Posted on the 07 March 2012 by Thewildhoneypie @thewildhoneypie

Islands A Sleep And A Forgetting 550x550 ISLANDS A SLEEP & A FORGETTING [8.2]

Formed in Montreal in 2005, Islands (@nickfromislands) offers up their fourth studio release with A Sleep & A Forgetting. The latest project from Canadian songwriter Nicholas Thorburn, Islands has not only been critically acclaimed for their studio work, but also their live performances, at times leading the audience out into the street after a show a la Pied Piper. Thorburn, who sometimes performs as “Nick Diamonds”, has been fronting bands since the early 2000s, and we’ve seen him go through a few evolutions as a songwriter and bandleader.

On A Sleep & A Forgetting, Islands  are offering up a different take on the currently trending beach vibe that indie bands all seem to be dipping into these days. Named after an Orson Scott Card short story, the album is full of dulcet doo-wop and soulful, down-tempo grooves. Songwriter Nicholas Thorburn wrote A Sleep & A Forgetting alone at the piano during a break-up inspired relocation to Los Angles from New York. Thorburn says it is “far more personal than any I’ve made before”.
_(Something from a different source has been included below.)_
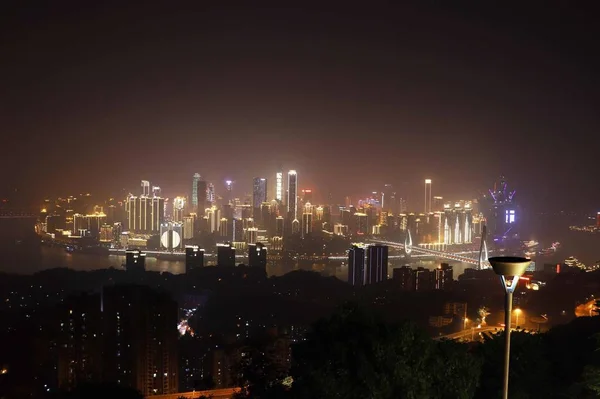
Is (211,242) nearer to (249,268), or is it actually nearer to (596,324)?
(249,268)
“This Is Not A Song” is one of my favorites. Spoiler alert: it actually is a song. This piano-driven soul number, sweetened by warm strings and organ pads, is deliciously throwback and would make Al Green smile. “No Crying” is another endearing retro gem. Shimmering with tremolo surf guitars and Thorburn’s easy tenor, it sounds like the slow dance song from your grandmother’s prom, and I mean that in the best kind of way. “Hallways” is another highlight, featuring banging one-finger piano hooks and addictive shuffle percussion.

What I like best about A Sleep & A Forgetting, though, is that its final form does remarkably little to cloud over its bare-bones conception. These days, it’s all too common for an album to suffer from overproduction that obscures the songs beneath. With this release, however, Islands have stood resolute to present the product of this album as the organic project of its creator. As Thorburn sings on “Lonely Love”, the “lonely hands of a lonely little man” made this album and not much more.